The expected stages of infant movement progress from random limb movement, to crawling, then to independent walking. There is evidence that crawling is not entirely critical to human development as some babies decide to start walking without crawling. This phenomenon is seen in the Ache people of Paraguay, whose babies are not encouraged to crawl, instead skipping directly to walking (Kuther, 2020). In a memoir on her medical practice, Dr. Jacalyn Duffin describes her research with babies and uses evidence from studies to show that modern babies’ developmental trajectory may have been changed by placing them on their backs in order to prevent SIDS (Duffin, 2005). In a study started in 1990, it was discovered “as parents uniformly began putting babies on their backs, more and more babies did not roll over or crawl on schedule, and increasing numbers never crawled” (Duffin, 2005). Therefore, babies are not required to crawl to walk, and public health measures can affect how babies start to move. In Babies, Dr. Nadia Dominici researches whether babies are born with an innate ability to walk, or if newborn stepping is a fluke and then forgotten on the way to independent walking (Netflix, 2020). Having an innate ability to walk from a young age would indicate that walking is a trait passed down through our genes from human ancestors who transitioned to bipedalism. To support Dr. Dominici’s theory that newborn stepping and independent walking are related, work by Karen Adolph and Scott Robinson details that babies seem to lose their newborn stepping ability as “infants’ legs increase in mass faster than they increase in strength” (Adolph and Robinson). The babies are therefore unable to continue stepping as their legs are too heavy. Eventually, their strength catches up with their mass and they are able to transition to independent walking, indicating that they would continue stepping if their legs did not become so heavy after the first few months (Adolph and Robinson).
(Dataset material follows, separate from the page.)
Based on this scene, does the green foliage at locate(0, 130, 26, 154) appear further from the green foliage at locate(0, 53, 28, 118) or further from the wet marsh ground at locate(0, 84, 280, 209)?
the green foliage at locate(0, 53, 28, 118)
It is clear that the first year of a baby’s life is not entirely understood and that many researchers are currently devoting their efforts to studying the development and growth of babies. Babies form secure attachments with parents other than their mother, consume individualized and protective breast milk, and need naps to learn. They learn language better when spoken to, do not need to crawl before they walk, and have an innate ability to walk from the time they are born, although it is not fully developed until they reach almost a year of age. Babies are complex and mysterious beings and cannot properly communicate their experiences of the world to their parents, which creates a scientific fascination with them.